Before I met my husband, I'd never fallen in love. I'd stepped in it a few times.
Men reach their sexual peak at eighteen. Women reach theirs at thirty-five. Do you get the feeling that God is playing a practical joke?
I love to shop after a bad relationship. I don't know. I buy a new outfit and it makes me feel better. It just does. Sometimes I see a really great outfit, I'll break up with someone on purpose.
A man will go to war, fight and die for his country. But he won't get a bikini wax.
I don't plan to grow old gracefully. I plan to have face-lifts until my ears meet.
In Hollywood a marriage is a success if it outlasts milk
I know I want to have children while my parents are still young enough to take care of them.
I love being married. It's so great to find that one special person you want to annoy for the rest of your life.
I want to have children, but my friends scare me. One of my friends told me she was in labor for 36 hours. I don't even want to do anything that feels good for 36 hours
I think men who have a pierced ear are better prepared for marriage. They've experienced pain and bought jewelry.
Men hate to lose. I beat my husband once at tennis. I asked him, "Will we ever make love again?" He said, "Yes.... but not with each other.
My husband gave me a necklace. It's fake. I requested fake. Maybe I'm paranoid, but in this day and age, I don't want something around my neck that's worth more than my head.

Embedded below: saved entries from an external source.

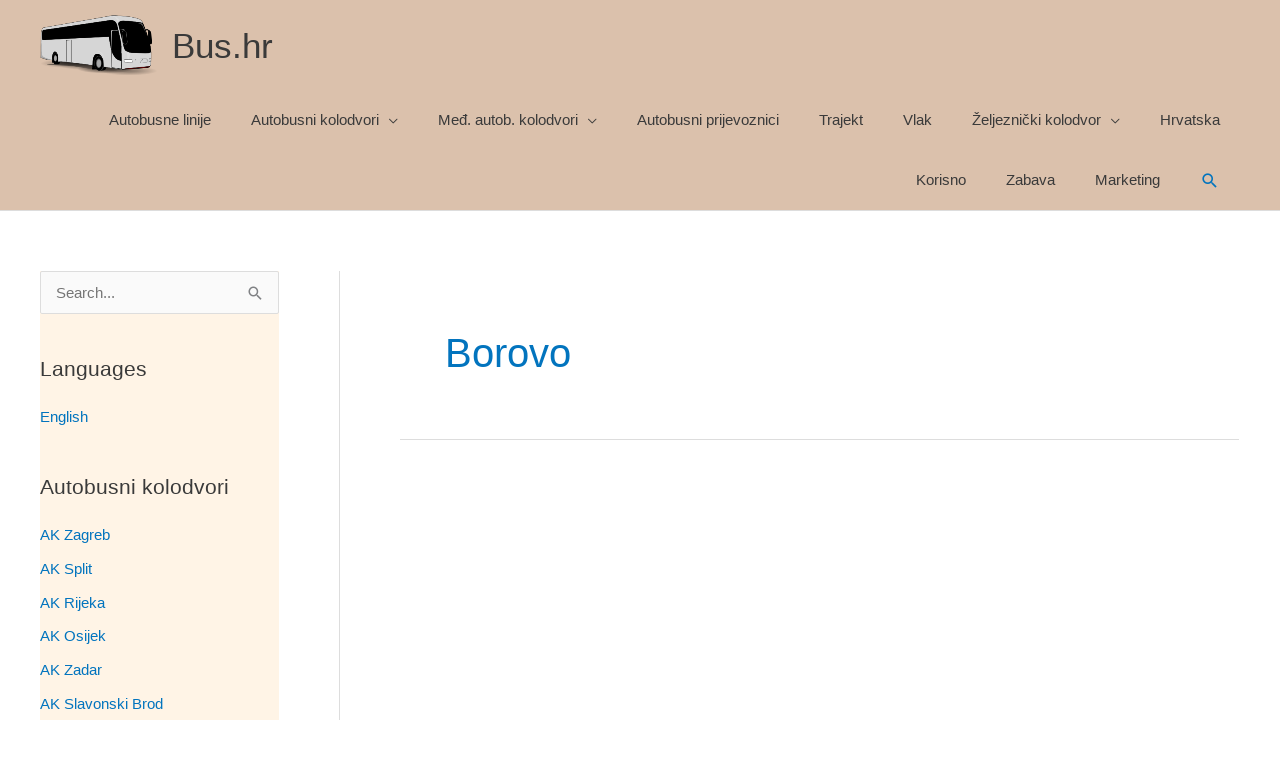

--- FILE ---
content_type: text/css
request_url: https://bus.hr/wp-content/themes/Astra-Child/style.css?x32283
body_size: 62
content:
/* 
 Theme Name:   Astra Child
 Theme URI:    
 Description:  
 Author:       bus.hr
 Author URI:   
 Template:     astra
 Version:      1.0
 License:      GNU General Public License v2 or later
 License URI:  http://www.gnu.org/licenses/gpl-2.0.html

 /* == Add your own styles below this line ==
--------------------------------------------*/

@media (max-width: 600px) {
  .entry-content ul,
  .entry-content table {
    content-visibility: auto;
    contain-intrinsic-size: 800px;
  }
}


@media (max-width: 600px) {
  .code-block.code-block-1 {
    min-height: 280px; 
    overflow: hidden;
  }
  .code-block.code-block-1 ins.adsbygoogle {
    display: block;
    min-height: 280px;
  }
}


@media (min-width: 601px) {
  .code-block.code-block-1 {
    min-height: 90px;
    overflow: hidden;
  }
  .code-block.code-block-1 ins.adsbygoogle {
    display: block;
    min-height: 90px;
  }
}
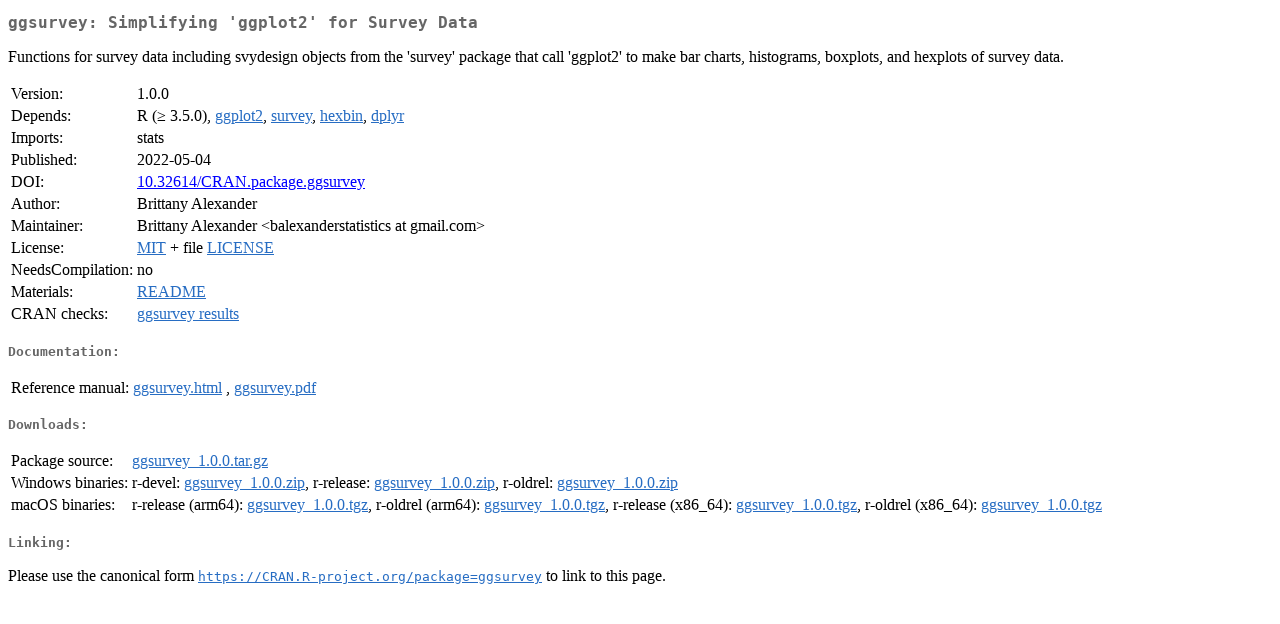

--- FILE ---
content_type: text/html
request_url: https://cran.stat.sfu.ca/web/packages/ggsurvey/index.html
body_size: 4472
content:
<!DOCTYPE html>
<html>
<head>
<title>CRAN: Package ggsurvey</title>
<link rel="canonical" href="https://CRAN.R-project.org/package=ggsurvey"/>
<link rel="stylesheet" type="text/css" href="../../CRAN_web.css" />
<meta http-equiv="Content-Type" content="text/html; charset=utf-8" />
<meta name="viewport" content="width=device-width, initial-scale=1.0, user-scalable=yes"/>
<meta name="DC.identifier" content="https://CRAN.R-project.org/package=ggsurvey" />
<meta name="DC.publisher" content="Comprehensive R Archive Network (CRAN)" />
<meta name="twitter:card" content="summary" />
<meta property="og:title" content="ggsurvey: Simplifying 'ggplot2' for Survey Data" />
<meta property="og:description" content="Functions for survey data including svydesign objects from the 'survey' package that call 'ggplot2' to make bar charts, histograms, boxplots, and hexplots of survey data. " />
<meta property="og:image" content="https://CRAN.R-project.org/CRANlogo.png" />
<meta property="og:type" content="website" />
<meta property="og:url" content="https://CRAN.R-project.org/package=ggsurvey" />
<style type="text/css">
  table td { vertical-align: top; }
</style>
</head>
<body>
<div class="container">
<h2>ggsurvey: Simplifying 'ggplot2' for Survey Data</h2>
<p>Functions for survey data including svydesign objects from the 'survey' package that call 'ggplot2' to make bar charts, histograms, boxplots, and hexplots of survey data.  </p>
<table>
<tr>
<td>Version:</td>
<td>1.0.0</td>
</tr>
<tr>
<td>Depends:</td>
<td>R (&ge; 3.5.0), <a href="../ggplot2/index.html"><span class="CRAN">ggplot2</span></a>, <a href="../survey/index.html"><span class="CRAN">survey</span></a>, <a href="../hexbin/index.html"><span class="CRAN">hexbin</span></a>, <a href="../dplyr/index.html"><span class="CRAN">dplyr</span></a></td>
</tr>
<tr>
<td>Imports:</td>
<td>stats</td>
</tr>
<tr>
<td>Published:</td>
<td>2022-05-04</td>
</tr>
<tr>
<td>DOI:</td>
<td><a href="https://doi.org/10.32614/CRAN.package.ggsurvey">10.32614/CRAN.package.ggsurvey</a></td>
</tr>
<tr>
<td>Author:</td>
<td>Brittany Alexander</td>
</tr>
<tr>
<td>Maintainer:</td>
<td>Brittany Alexander  &#x3c;&#x62;&#x61;&#x6c;&#x65;&#x78;&#x61;&#x6e;&#x64;&#x65;&#x72;&#x73;&#x74;&#x61;&#x74;&#x69;&#x73;&#x74;&#x69;&#x63;&#x73;&#x20;&#x61;&#x74;&#x20;&#x67;&#x6d;&#x61;&#x69;&#x6c;&#x2e;&#x63;&#x6f;&#x6d;&#x3e;</td>
</tr>
<tr>
<td>License:</td>
<td><a href="../../licenses/MIT"><span class="CRAN">MIT</span></a> + file <a href="LICENSE"><span class="CRAN">LICENSE</span></a></td>
</tr>
<tr>
<td>NeedsCompilation:</td>
<td>no</td>
</tr>
<tr>
<td>Materials:</td>
<td><a href="readme/README.html"><span class="CRAN">README</span></a> </td>
</tr>
<tr>
<td>CRAN&nbsp;checks:</td>
<td><a href="../../checks/check_results_ggsurvey.html"><span class="CRAN">ggsurvey results</span></a></td>
</tr>
</table>
<h4>Documentation:</h4>
<table>
<tr>
<td>Reference&nbsp;manual:</td>
<td>
 <a href="refman/ggsurvey.html"><span class="CRAN">ggsurvey.html</span></a> ,  <a href="ggsurvey.pdf"><span class="CRAN">ggsurvey.pdf</span></a> 
</td>
</tr>
</table>
<h4>Downloads:</h4>
<table>
<tr>
<td> Package&nbsp;source: </td>
<td> <a href="../../../src/contrib/ggsurvey_1.0.0.tar.gz"> <span class="CRAN"> ggsurvey_1.0.0.tar.gz </span> </a> </td>
</tr>
<tr>
<td> Windows&nbsp;binaries: </td>
<td> r-devel: <a href="../../../bin/windows/contrib/4.6/ggsurvey_1.0.0.zip"><span class="CRAN">ggsurvey_1.0.0.zip</span></a>, r-release: <a href="../../../bin/windows/contrib/4.5/ggsurvey_1.0.0.zip"><span class="CRAN">ggsurvey_1.0.0.zip</span></a>, r-oldrel: <a href="../../../bin/windows/contrib/4.4/ggsurvey_1.0.0.zip"><span class="CRAN">ggsurvey_1.0.0.zip</span></a> </td>
</tr>
<tr>
<td> macOS&nbsp;binaries: </td>
<td> r-release (arm64): <a href="../../../bin/macosx/big-sur-arm64/contrib/4.5/ggsurvey_1.0.0.tgz"><span class="CRAN">ggsurvey_1.0.0.tgz</span></a>, r-oldrel (arm64): <a href="../../../bin/macosx/big-sur-arm64/contrib/4.4/ggsurvey_1.0.0.tgz"><span class="CRAN">ggsurvey_1.0.0.tgz</span></a>, r-release (x86_64): <a href="../../../bin/macosx/big-sur-x86_64/contrib/4.5/ggsurvey_1.0.0.tgz"><span class="CRAN">ggsurvey_1.0.0.tgz</span></a>, r-oldrel (x86_64): <a href="../../../bin/macosx/big-sur-x86_64/contrib/4.4/ggsurvey_1.0.0.tgz"><span class="CRAN">ggsurvey_1.0.0.tgz</span></a> </td>
</tr>
</table>
<h4>Linking:</h4>
<p>Please use the canonical form
<a href="https://CRAN.R-project.org/package=ggsurvey"><span class="CRAN"><samp>https://CRAN.R-project.org/package=ggsurvey</samp></span></a>
to link to this page.</p>
</div>
</body>
</html>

I was going to have cosmetic surgery until I noticed that the doctor's office was full of portraits by Picasso.
I was a vegetarian until I started leaning toward the sunlight.
Someday I want to be rich. Some people get so rich they lose all respect for humanity. That's how rich I want to be.
Men who consistently leave the toilet seat up secretly want women to get up to go the bathroom in the middle of the night and fall in.
The word 'aerobics' came about when the gym instructors got together and said: If we're going to charge $10 an hour, we can't call it Jumping up and down.
My grandmother was a very tough woman. She buried three husbands and two of them were just napping.
“I never know what to get my father for his birthday. I gave him a hundred dollars and said, 'Buy yourself something that will make your life easier.' So he went out and bought a present for my mother.